Lanyu Flying Fish Cultural Museum
- Established: 2005
- Location: Lanyu, Taitung County, Taiwan
- Coordinates: 22°01′33″N 121°32′18″E﻿ / ﻿22.02583°N 121.53833°E
- Type: museum
- Website: www.lanan.org.tw

= Lanyu Flying Fish Cultural Museum =

Museum in Lanyu, Taitung County, Taiwan

The Lanyu Flying Fish Cultural Museum (蘭嶼飛魚文化會館 (兰屿飞鱼文化会馆, Lányǔ Fēiyú Wénhuà Huìguǎn)) is a museum in Lanyu Township, Taitung County, Taiwan. The museum is located at the Lan En Cultural and Educational Foundation office.

==History==
With the support from the Council for Cultural Affairs, the museum was established in 2005.

==Exhibitions==
The museum has the following exhibits:
- Lanyu Artifact Hall
- Traditional Lanyu Houses

==Activities==
Besides preserving the heritage of the local culture, the museum also promotes the unique Flying Fish Festival as the theme of tourism to create more jobs.
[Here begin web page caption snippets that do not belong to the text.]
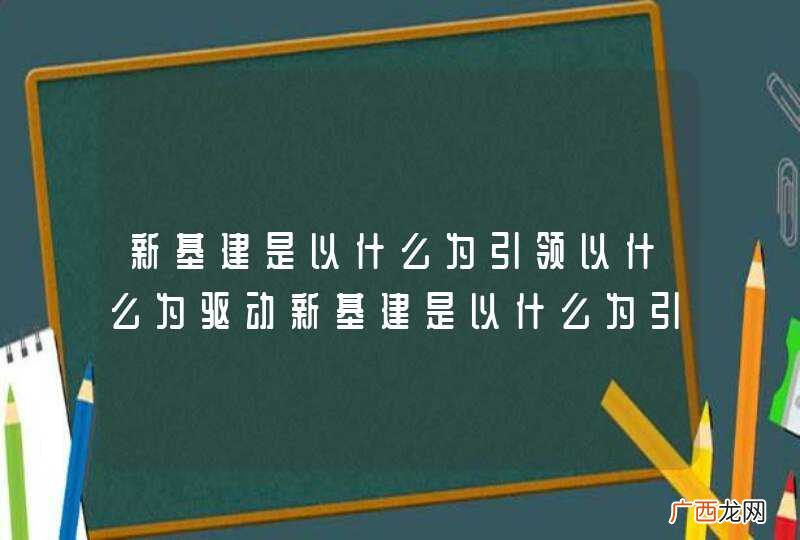 新基建是以什么为引领以什么为驱动新基建是以什么为引领又以什么为驱动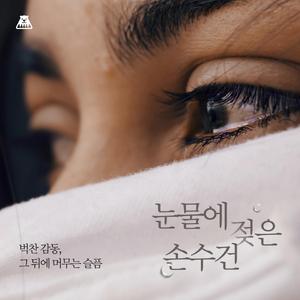 가질 수 없는 것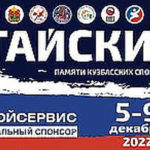 Тайский-бокс.-Всероссийские-соревнования-2022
It also runs courses such as wood sculpture, fabric weaving and tour guide for the local people. The museum sponsors basketball, Taiwanese chess and traditional singing contests to promote the relationship among the residents.

==Transportation==
The museum is within walking distance east from Lanyu Airport.